I am a left-handed 3.5 doubles player, and I like having forehands down the middle. I know I am more aggressive in this position and usually my partner likes that, also. Some players, though, like having the forehands on the outside to return serves cross court. I know I win a lot more when I am playing the deuce court. If my partner really wants me to play the ad court, I do because I would rather play there than have a disgruntled partner.

From Dan V. (Director, Southbay Tennis Club), Chula Vista, CA:

I totally agree with your strategy of having the two forehands in the middle. Doubles is mostly hitting hard and low to the middle of the court, so you and your partner will be very successful!

From Bill K., Walnut Creek, CA:

I disagree with the idea of playing a bookend pair with all the firepower kept in the middle. I am a 3.5 player, and my partner and I (both righties) recently demolished a very strong 3.5 pair (6-1, 6-1) who used exactly the proposed alignment. This pair both had great forehand skills, which we recognized early. After a few probing games in the first set that were actually fairly close, we began to serve to the outside and return their serves to the far side of the court. We effectively neutralized their net game (by staying away from the middle), and, by playing our strong forehands against their backhands, we forced them to make weak returns that our net player consistently jumped on.
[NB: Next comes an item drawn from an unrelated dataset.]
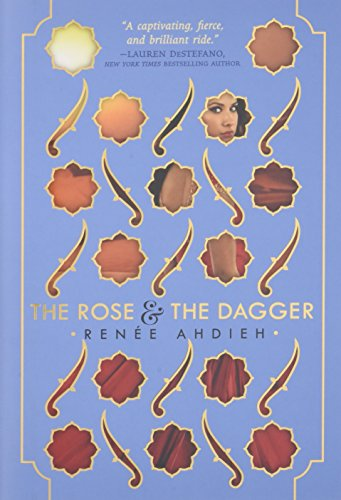 The Rose and the Dagger (Wrath and the Dawn)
I feel that we could have lost this match if we had been matched forehand to forehand, as their forehands were that much better than ours. I was amazed that they failed to change this in the second set, but the left-handed player was clearly the boss and not inclined to give up the deuce side. I vote for lefties on the left!

From Jon W., TX:

Most of the time I’ve played lefties, they play on the ad side. This sets up forehands returning cross-court returns of serve.

From Ken, Armonk, NY:

I agree that forehands in the middle is a better configuration, especially at the 4.0 level or above. Both overheads are also in the middle, which is much stronger, although the ad-court player (righty) might have to get used to giving up more shots in the middle, as it is also his partner's forehand. But once you get used to playing together, I'm sure you will find it superior. At 4.0 or better, most players will be hitting more shots in the middle, which is generally more effective in doubles. "Solve the riddle, hit down the middle!" over the lower part of the net and more apt to confuse their opponents.

From Mike C., Topeka, KS:

I'm also a 4.0 doubles player. When I play against a team that has a lefty-righty combo, I always hope the lefty is in the deuce court, unless he has a really strong backhand.

I can easily serve to his backhand in the deuce court using my slice serve and often pull him fairly wide. The shots that follow the serve I'll hit cross-court to his backhand, which has the virtue of being away from his net partner. His cross-court returns usually come to my forehand, so it ends up my forehand against his backhand, a situation that I like. Also slicing into his body on his forehand side is easier in the deuce court and is an effective serve because, if he tries to move to his right to hit a forehand, the ball breaks in the same direction, often jamming him.

When the lefty plays the backhand, it is more difficult to serve to the backhand. The shots after serve are difficult to hit to his backhand, as well, if his partner at net is at all active taking away the middle. Any shot directed to the backhand of a lefty in the ad court has to go through the middle close to the net man. It then ends up being my backhand vs. his forehand, which usually isn't a good situation for me. I often go to the Australian formation when playing a lefty in the ad court for this reason.

The main drawback to the lefty playing the backhand court is that to return serves directed at the backhand requires the more difficult inside-out backhand return for both the righty and lefty.

My advice is that if the left-handed player has a really strong backhand, or both players struggle a lot with the inside-out backhand return, then put the lefty in the deuce court. Otherwise, I would suggest he play the ad court.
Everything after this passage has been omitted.